Exercise: Starting at the top of the records below, write out each line exactly as it stands, stopping after the line with "Label granularity: sequence-level."; exclude the pictures.

Record excerpts:
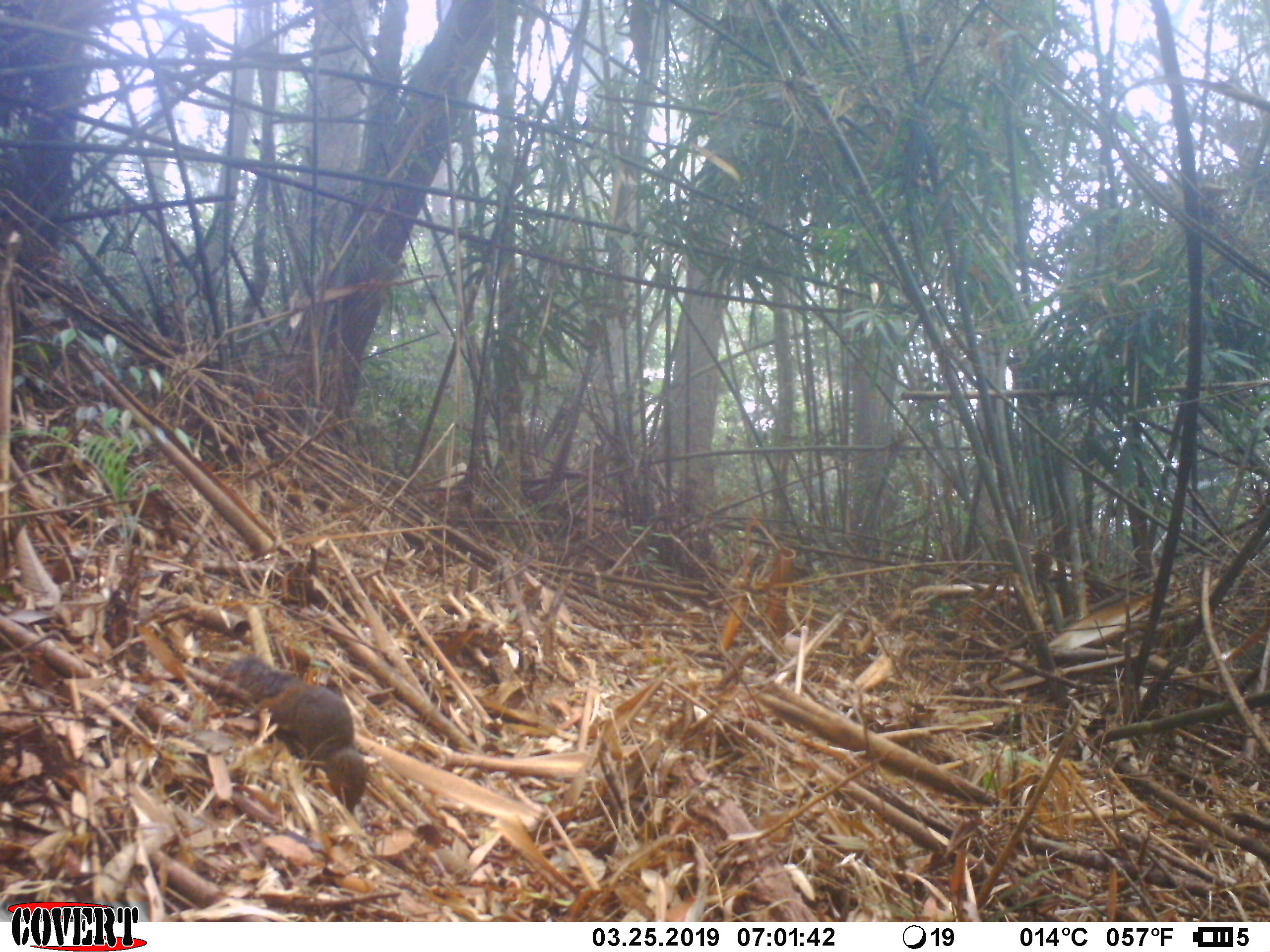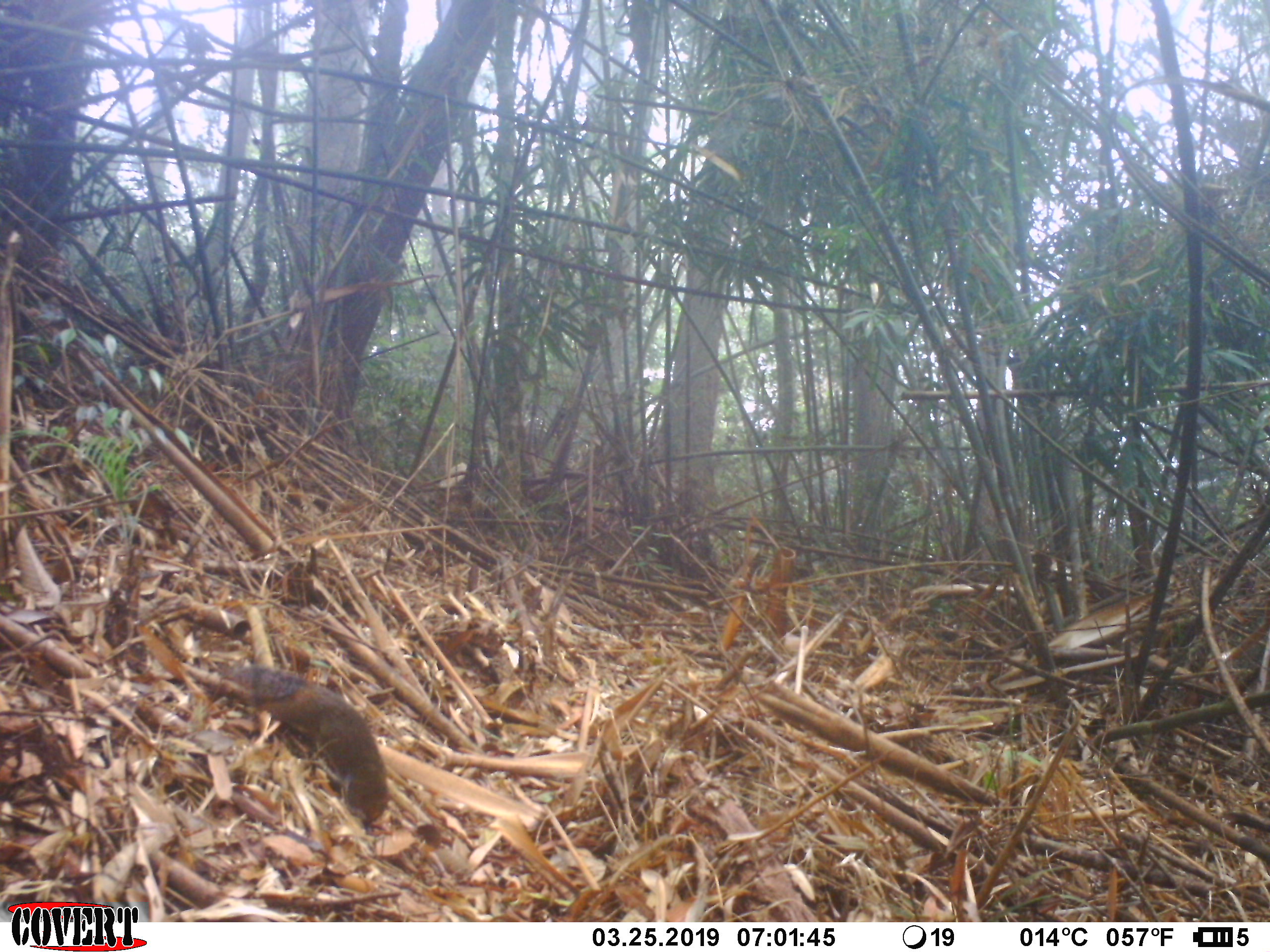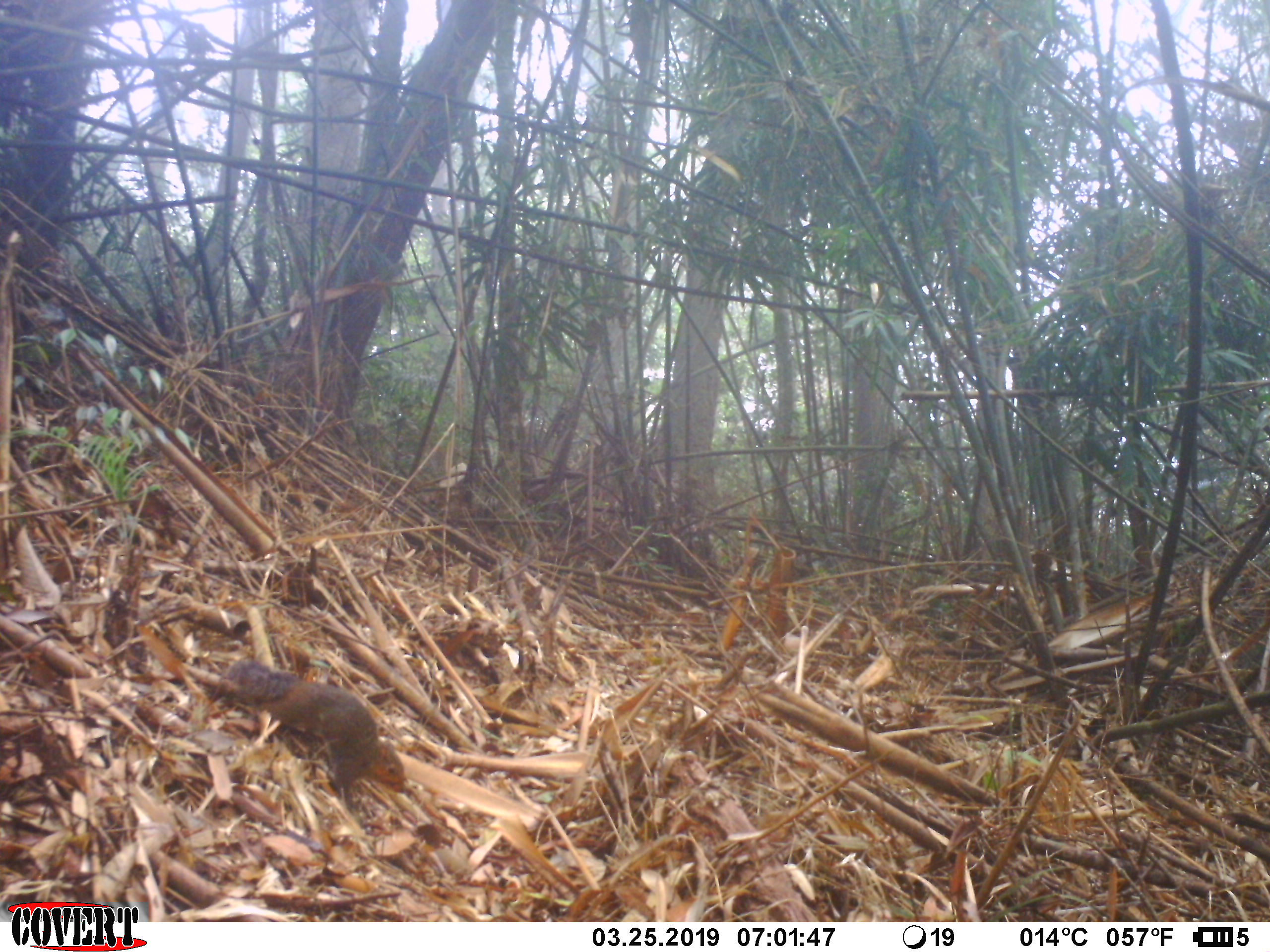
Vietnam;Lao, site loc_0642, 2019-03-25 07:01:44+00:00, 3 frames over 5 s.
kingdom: Animalia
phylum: Chordata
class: Mammalia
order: Rodentia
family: Sciuridae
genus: Dremomys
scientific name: Dremomys rufigenis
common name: red-cheeked squirrel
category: red cheeked squirrel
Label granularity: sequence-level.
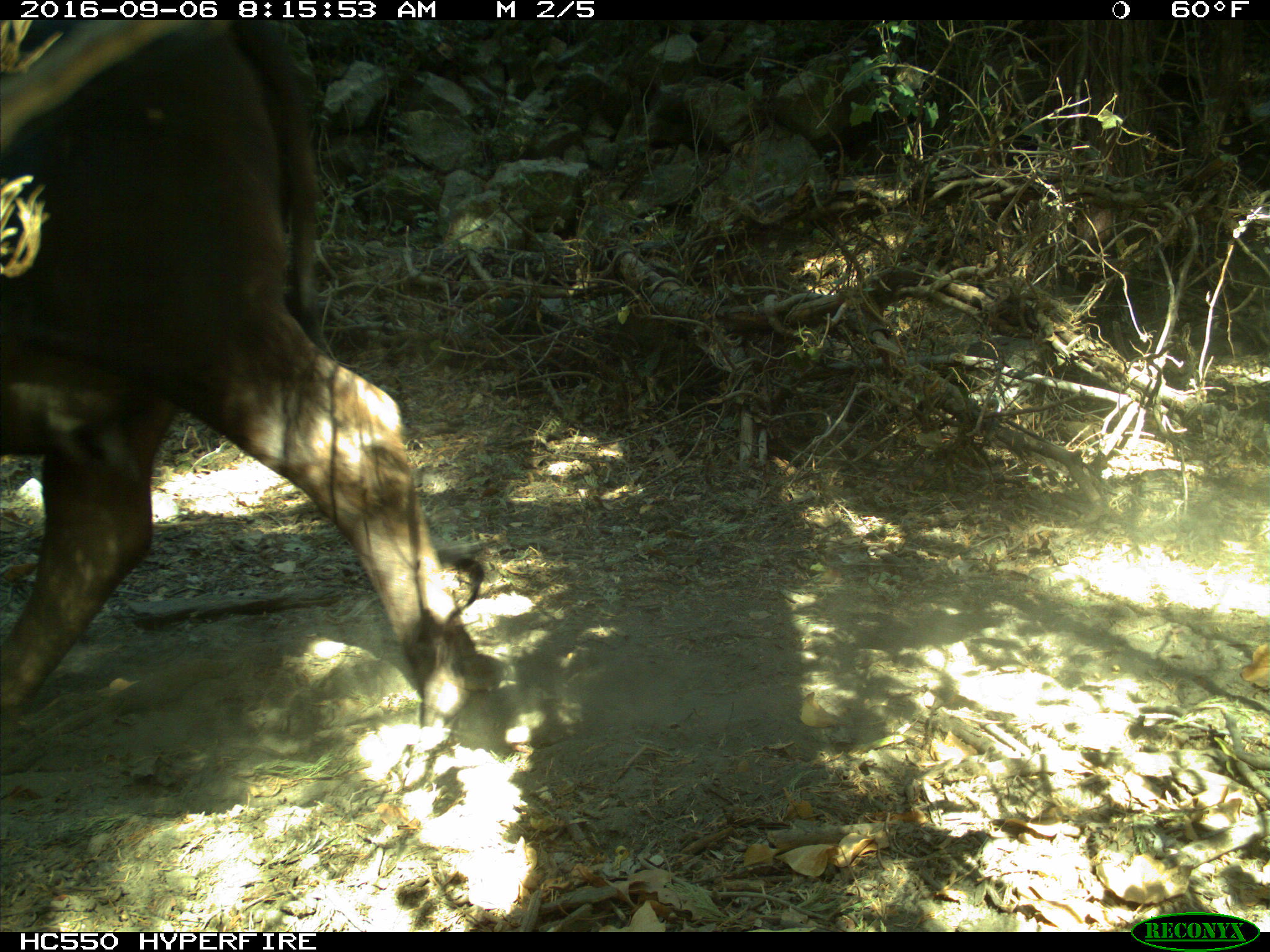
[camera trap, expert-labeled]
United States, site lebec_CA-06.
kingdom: Animalia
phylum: Chordata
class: Mammalia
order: Artiodactyla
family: Bovidae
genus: Bos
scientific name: Bos taurus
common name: domestic cow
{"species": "Bos taurus (domestic cow)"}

Task output:
Vietnam;Lao, site loc_0642, 2019-03-25 07:01:44+00:00, 3 frames over 5 s.
kingdom: Animalia
phylum: Chordata
class: Mammalia
order: Rodentia
family: Sciuridae
genus: Dremomys
scientific name: Dremomys rufigenis
common name: red-cheeked squirrel
category: red cheeked squirrel
Label granularity: sequence-level.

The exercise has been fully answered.